▶ **Gegebener Text**
++++++++++++++++++++

© JUNGE FREIHEIT Verlag GmbH & Co. www.jungefreiheit.de 37/15 / 04. September 2015

„Da hätte ich gewisse Zweifel“
Franz Josef Strauß war ein knallharter Konservativer! Mit ihm wäre heute vieles anders! Wirklich? Der CSU-Experte und ehemalige Direktor der Politischen Akademie in Tutzing Heinrich Oberreuter zeichnet ein anderes Bild des legendären Bayern
Moritz Schwarz

Herr Professor Oberreuter, war Franz Josef Strauß ein Konservativer?

Oberreuter: Hinsichtlich seiner Wertorientierung eher ja, hinsichtlich seiner nach vorne gerichteten Gestaltungskraft eher weniger. Wobei auch seine Wertorientierung nicht statisch konservativ war, sondern christlich-konservative Vorstellungen liberal interpretierte. 

Das klingt unterm Strich eher nach nein.

Oberreuter: Nun, eine Partei, so Strauß, sei keine „Wertekommandantura“, und konservativ zu sein, das heiße „auf dem Boden des christlichen Sittengesetzes in der weitest möglichen Form seiner Auslegung mit liberaler Gesinnung an der Spitze des Fortschritts zu marschieren“.

Bitte?

Oberreuter: Das ist kein Kabarett, das hat er ernst gemeint! Er wollte sagen, daß politische und gesellschaftliche Werte der Entwicklung unterliegen. Und daß es daher gilt, nicht Äußerlichkeiten, sondern die Substanz zu bewahren – die er in einem christlichen Humanismus sah. 

Klingt schön, aber schwammig. 

Oberreuter: Keineswegs, Strauß war ein differenzierter Denker.

Viele Konservative glauben, wäre Strauß noch in der Politik, würde er sich gegen die – aus konservativer Sicht – Fehlentwicklungen unserer Zeit stemmen. 

Oberreuter: Zum Beispiel?

Etwa Übernahme der Politischen Korrektheit auch in der CSU, Preisgabe der Interessen der Vertriebenen, Aufgabe nationaler Interessen im Zuge des EU-Ausbaus oder einer grenzenlosen Freizügigkeit.

++++++++++++++++++++

▶ **Erfasste Daten**
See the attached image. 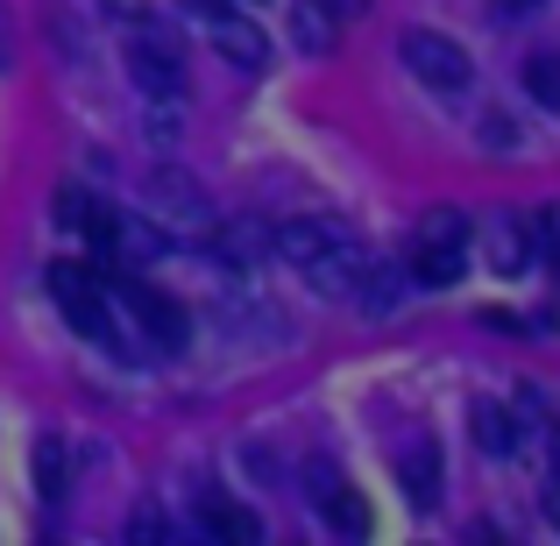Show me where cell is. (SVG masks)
Masks as SVG:
<instances>
[{
	"label": "cell",
	"instance_id": "cell-1",
	"mask_svg": "<svg viewBox=\"0 0 560 546\" xmlns=\"http://www.w3.org/2000/svg\"><path fill=\"white\" fill-rule=\"evenodd\" d=\"M270 248H277L284 263H299V270L313 277L319 291H355V277L370 270V256H362L355 228H348V220H319V213L270 228Z\"/></svg>",
	"mask_w": 560,
	"mask_h": 546
},
{
	"label": "cell",
	"instance_id": "cell-2",
	"mask_svg": "<svg viewBox=\"0 0 560 546\" xmlns=\"http://www.w3.org/2000/svg\"><path fill=\"white\" fill-rule=\"evenodd\" d=\"M405 270H411V284H433V291L462 284V270H468V213H454V206L425 213L419 234H411V248H405Z\"/></svg>",
	"mask_w": 560,
	"mask_h": 546
},
{
	"label": "cell",
	"instance_id": "cell-3",
	"mask_svg": "<svg viewBox=\"0 0 560 546\" xmlns=\"http://www.w3.org/2000/svg\"><path fill=\"white\" fill-rule=\"evenodd\" d=\"M397 57H405V71L425 85V93H440V100H462L468 79H476L468 50L454 36H440V28H405V36H397Z\"/></svg>",
	"mask_w": 560,
	"mask_h": 546
},
{
	"label": "cell",
	"instance_id": "cell-4",
	"mask_svg": "<svg viewBox=\"0 0 560 546\" xmlns=\"http://www.w3.org/2000/svg\"><path fill=\"white\" fill-rule=\"evenodd\" d=\"M50 291L65 305V320L85 334V341H107V291H100V263L79 270V263H50Z\"/></svg>",
	"mask_w": 560,
	"mask_h": 546
},
{
	"label": "cell",
	"instance_id": "cell-5",
	"mask_svg": "<svg viewBox=\"0 0 560 546\" xmlns=\"http://www.w3.org/2000/svg\"><path fill=\"white\" fill-rule=\"evenodd\" d=\"M128 79H136V93L150 100H178L185 93V57L171 36H128Z\"/></svg>",
	"mask_w": 560,
	"mask_h": 546
},
{
	"label": "cell",
	"instance_id": "cell-6",
	"mask_svg": "<svg viewBox=\"0 0 560 546\" xmlns=\"http://www.w3.org/2000/svg\"><path fill=\"white\" fill-rule=\"evenodd\" d=\"M121 299L136 305V320H142V334H150L156 348H164V356H178V348L191 341V320H185V305L178 299H164V291H150V284H136V277H128L121 284Z\"/></svg>",
	"mask_w": 560,
	"mask_h": 546
},
{
	"label": "cell",
	"instance_id": "cell-7",
	"mask_svg": "<svg viewBox=\"0 0 560 546\" xmlns=\"http://www.w3.org/2000/svg\"><path fill=\"white\" fill-rule=\"evenodd\" d=\"M206 36H213V50L228 57L234 71H262V65H270V36H262L256 22H242V14H213Z\"/></svg>",
	"mask_w": 560,
	"mask_h": 546
},
{
	"label": "cell",
	"instance_id": "cell-8",
	"mask_svg": "<svg viewBox=\"0 0 560 546\" xmlns=\"http://www.w3.org/2000/svg\"><path fill=\"white\" fill-rule=\"evenodd\" d=\"M313 504H319V519H327V525H334V533H341V539H370V504H362V497L348 490V483L334 476V468H327V476H319Z\"/></svg>",
	"mask_w": 560,
	"mask_h": 546
},
{
	"label": "cell",
	"instance_id": "cell-9",
	"mask_svg": "<svg viewBox=\"0 0 560 546\" xmlns=\"http://www.w3.org/2000/svg\"><path fill=\"white\" fill-rule=\"evenodd\" d=\"M397 483H405V497L411 504H440V448L433 440H405L397 448Z\"/></svg>",
	"mask_w": 560,
	"mask_h": 546
},
{
	"label": "cell",
	"instance_id": "cell-10",
	"mask_svg": "<svg viewBox=\"0 0 560 546\" xmlns=\"http://www.w3.org/2000/svg\"><path fill=\"white\" fill-rule=\"evenodd\" d=\"M199 525H206L213 539H234V546L262 539V519H256V511H242L228 490H206V497H199Z\"/></svg>",
	"mask_w": 560,
	"mask_h": 546
},
{
	"label": "cell",
	"instance_id": "cell-11",
	"mask_svg": "<svg viewBox=\"0 0 560 546\" xmlns=\"http://www.w3.org/2000/svg\"><path fill=\"white\" fill-rule=\"evenodd\" d=\"M150 213H164V220H206L199 178H185V171H150Z\"/></svg>",
	"mask_w": 560,
	"mask_h": 546
},
{
	"label": "cell",
	"instance_id": "cell-12",
	"mask_svg": "<svg viewBox=\"0 0 560 546\" xmlns=\"http://www.w3.org/2000/svg\"><path fill=\"white\" fill-rule=\"evenodd\" d=\"M525 93L539 107H560V50H533L525 57Z\"/></svg>",
	"mask_w": 560,
	"mask_h": 546
},
{
	"label": "cell",
	"instance_id": "cell-13",
	"mask_svg": "<svg viewBox=\"0 0 560 546\" xmlns=\"http://www.w3.org/2000/svg\"><path fill=\"white\" fill-rule=\"evenodd\" d=\"M476 440H482L490 454H511V448H518V426H511V411H504V405H476Z\"/></svg>",
	"mask_w": 560,
	"mask_h": 546
},
{
	"label": "cell",
	"instance_id": "cell-14",
	"mask_svg": "<svg viewBox=\"0 0 560 546\" xmlns=\"http://www.w3.org/2000/svg\"><path fill=\"white\" fill-rule=\"evenodd\" d=\"M539 256V248L533 242H525V220H497V270H525V263H533Z\"/></svg>",
	"mask_w": 560,
	"mask_h": 546
},
{
	"label": "cell",
	"instance_id": "cell-15",
	"mask_svg": "<svg viewBox=\"0 0 560 546\" xmlns=\"http://www.w3.org/2000/svg\"><path fill=\"white\" fill-rule=\"evenodd\" d=\"M36 483H43V497H65V440H43L36 448Z\"/></svg>",
	"mask_w": 560,
	"mask_h": 546
},
{
	"label": "cell",
	"instance_id": "cell-16",
	"mask_svg": "<svg viewBox=\"0 0 560 546\" xmlns=\"http://www.w3.org/2000/svg\"><path fill=\"white\" fill-rule=\"evenodd\" d=\"M299 43H305V50H327V43H334V22L319 8H305L299 14Z\"/></svg>",
	"mask_w": 560,
	"mask_h": 546
},
{
	"label": "cell",
	"instance_id": "cell-17",
	"mask_svg": "<svg viewBox=\"0 0 560 546\" xmlns=\"http://www.w3.org/2000/svg\"><path fill=\"white\" fill-rule=\"evenodd\" d=\"M128 539H171V519L164 511H136V519H128Z\"/></svg>",
	"mask_w": 560,
	"mask_h": 546
},
{
	"label": "cell",
	"instance_id": "cell-18",
	"mask_svg": "<svg viewBox=\"0 0 560 546\" xmlns=\"http://www.w3.org/2000/svg\"><path fill=\"white\" fill-rule=\"evenodd\" d=\"M482 136H490V150H511V142H518V128H511L504 114H490V121H482Z\"/></svg>",
	"mask_w": 560,
	"mask_h": 546
},
{
	"label": "cell",
	"instance_id": "cell-19",
	"mask_svg": "<svg viewBox=\"0 0 560 546\" xmlns=\"http://www.w3.org/2000/svg\"><path fill=\"white\" fill-rule=\"evenodd\" d=\"M362 8H370V0H319V14H327V22H355Z\"/></svg>",
	"mask_w": 560,
	"mask_h": 546
},
{
	"label": "cell",
	"instance_id": "cell-20",
	"mask_svg": "<svg viewBox=\"0 0 560 546\" xmlns=\"http://www.w3.org/2000/svg\"><path fill=\"white\" fill-rule=\"evenodd\" d=\"M191 14H199V22H213V14H228V0H185Z\"/></svg>",
	"mask_w": 560,
	"mask_h": 546
}]
</instances>
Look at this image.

++++++++++++++++++++

Schreib aus dem Interview über Franz Josef Strauß den Abschnitt wörtlich ab, der mit den Worten „Oberreuter: Das ist“ anfängt und mit „christlichen Humanismus sah.“ aufhört.

▶ **Richtige Antwort**
Oberreuter: Das ist kein Kabarett, das hat er ernst gemeint! Er wollte sagen, daß politische und gesellschaftliche Werte der Entwicklung unterliegen. Und daß es daher gilt, nicht Äußerlichkeiten, sondern die Substanz zu bewahren – die er in einem christlichen Humanismus sah.